Regresé a Bolonia a visitar al profesor. Le mostré el pie y me volvió a operar. Fue la última vez. Desde entonces, estuve en lugares que me llenaban mucho, especialmente a nivel emocional.
El Baskonia, por ejemplo.
Lo de Vitoria fue más casualidad. Me entrenó Pablo Prigioni. Al principio me había invitado solo a entrenar. Luego, por una coincidencia de lesiones, terminé jugando. Para mí era importante poder ayudar.
«LeBron es para las nuevas generaciones el Jordan 2.0; único e inaudito, imborrable, lo mejor, la imagen moderna de la marca NBA»
Otro que no quiere retirarse es LeBron James. 23 temporadas ya.

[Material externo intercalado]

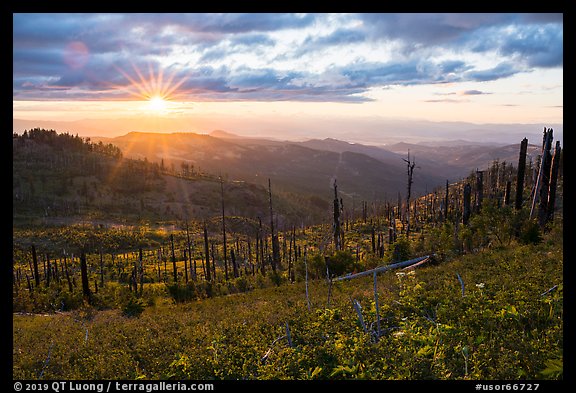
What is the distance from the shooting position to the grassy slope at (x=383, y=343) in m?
6.87

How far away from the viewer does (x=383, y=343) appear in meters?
8.29

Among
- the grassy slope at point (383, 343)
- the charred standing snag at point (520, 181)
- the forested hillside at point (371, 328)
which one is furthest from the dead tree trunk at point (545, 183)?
the grassy slope at point (383, 343)

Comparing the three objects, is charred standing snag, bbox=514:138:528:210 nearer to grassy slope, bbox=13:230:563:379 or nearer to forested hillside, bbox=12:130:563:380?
forested hillside, bbox=12:130:563:380

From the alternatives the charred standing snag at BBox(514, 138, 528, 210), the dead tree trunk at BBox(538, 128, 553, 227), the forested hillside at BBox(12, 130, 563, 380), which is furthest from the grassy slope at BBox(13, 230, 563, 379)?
the charred standing snag at BBox(514, 138, 528, 210)

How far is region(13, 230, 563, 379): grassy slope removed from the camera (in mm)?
6867

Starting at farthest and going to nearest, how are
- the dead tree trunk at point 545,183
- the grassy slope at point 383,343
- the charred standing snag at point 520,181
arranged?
the charred standing snag at point 520,181, the dead tree trunk at point 545,183, the grassy slope at point 383,343

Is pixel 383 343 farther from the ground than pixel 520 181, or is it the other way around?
pixel 520 181

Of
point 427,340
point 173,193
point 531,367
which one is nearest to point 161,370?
point 427,340

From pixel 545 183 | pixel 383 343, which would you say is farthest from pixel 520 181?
pixel 383 343

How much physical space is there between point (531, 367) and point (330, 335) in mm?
Result: 5055

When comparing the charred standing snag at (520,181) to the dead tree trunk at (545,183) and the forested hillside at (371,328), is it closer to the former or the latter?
the forested hillside at (371,328)

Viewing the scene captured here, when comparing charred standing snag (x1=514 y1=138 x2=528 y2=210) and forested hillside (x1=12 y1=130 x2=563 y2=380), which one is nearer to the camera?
forested hillside (x1=12 y1=130 x2=563 y2=380)

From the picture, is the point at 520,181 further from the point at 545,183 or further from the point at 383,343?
the point at 383,343

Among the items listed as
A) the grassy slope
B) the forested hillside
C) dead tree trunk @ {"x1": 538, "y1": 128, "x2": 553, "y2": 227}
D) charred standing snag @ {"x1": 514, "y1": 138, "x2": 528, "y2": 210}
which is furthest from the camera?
charred standing snag @ {"x1": 514, "y1": 138, "x2": 528, "y2": 210}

Un fenómeno. Creo que, si quiere, le quedan dos años más al máximo nivel. Llevo esto a mi experiencia y digo que todo depende de la mente. Lo logrado hasta ahora es infinito. Todos decimos que Jordan fue el número uno. Sí, alguien que desarrolló este deporte, el gran espejo de todos, quien lo convirtió en algo diferente… LeBron es, tal vez, para las generaciones más jóvenes, el Jordan 2.0. Merece estar en su misma mesa. Con el tiempo se le valorará mucho más. Mira, hoy trabajo como analista de la NBA. Tengo que decir que los números están inflados… No me malinterpretes, pero hoy en día cualquiera puede anotar 25 puntos en esta liga. Y sí, es posible que con el tiempo alguien le supere en números o estadísticas, pero lo que él hizo, pocos lo replicarán. Es algo único e inaudito. Imborrable. Lo mejor. La imagen moderna de la marca NBA. Palabras mayores.